The system also handles the scenario where the Item is returned within the warranty period but in this instance the damage was done by the customer. In this instance the repair is not done under warranty and the customer will be invoiced for the work.
The service history of the item is maintained against the service item, which can be used within the business for diagnostic purposes.
Allocating the best resource to work on this item
Against the Service Item card you can identify what skills are required to service this item. Typical examples could be qualified technicians or engineers.
You can set these skills against a Resource. This then allows you to optionally allocate the best resource to the Service Order. Finally you can optionally set a Service Zone against the customer and the resource, assisting the business to allocate the best resource geographically to the task.
The Service Management module gives the business the ability to repair and service equipment. You do this using service orders, where you can log the items that require servicing. Against each item to be serviced, you can drill down to the Service Item Worksheet where you can book items, resources (such as labour), costs (this could be travel or accommodation) or other things simply against a G/L code directly. Additionally, price lists against these can be held, giving the customers competitive pricing. A Service Invoice is then generated against the customer which integrates into the financial side of Business Central.
Users can create service contracts for a customer, allowing them to effectively schedule routine maintenance work on their service items. You can create multiple contracts against a single Service Item. Alternatively, the service contract can be used to hold negotiated costs for the service items identified.

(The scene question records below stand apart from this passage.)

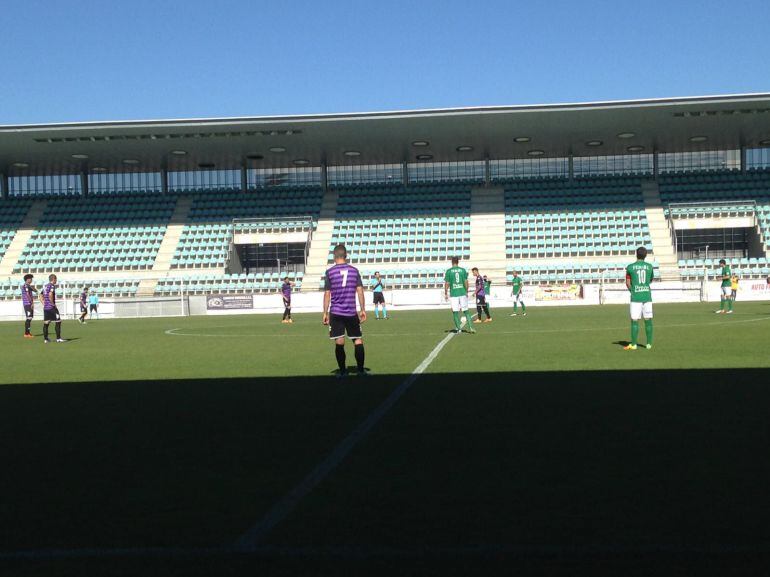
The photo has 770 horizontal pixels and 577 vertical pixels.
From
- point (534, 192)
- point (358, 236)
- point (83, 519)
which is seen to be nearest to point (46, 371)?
point (83, 519)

Day to day management of the department
Business central offers a variety of tools assisting both the service department and workers like engineers. Engineers and technicians can use the Service Tasks page to review the work allocated to them. The Dispatch Board page gives a list of the outstanding service orders and allows the service manager to review the on-going Service Orders using various filters. They can assign resources to each service order from this screen. If an individual’s assigned a service order, it updates the records in the Service Tasks page.
In summation, we hope we have given you a flavour of the Service Management module in Business Central and indicated that it can potentially offer great opportunities to your business.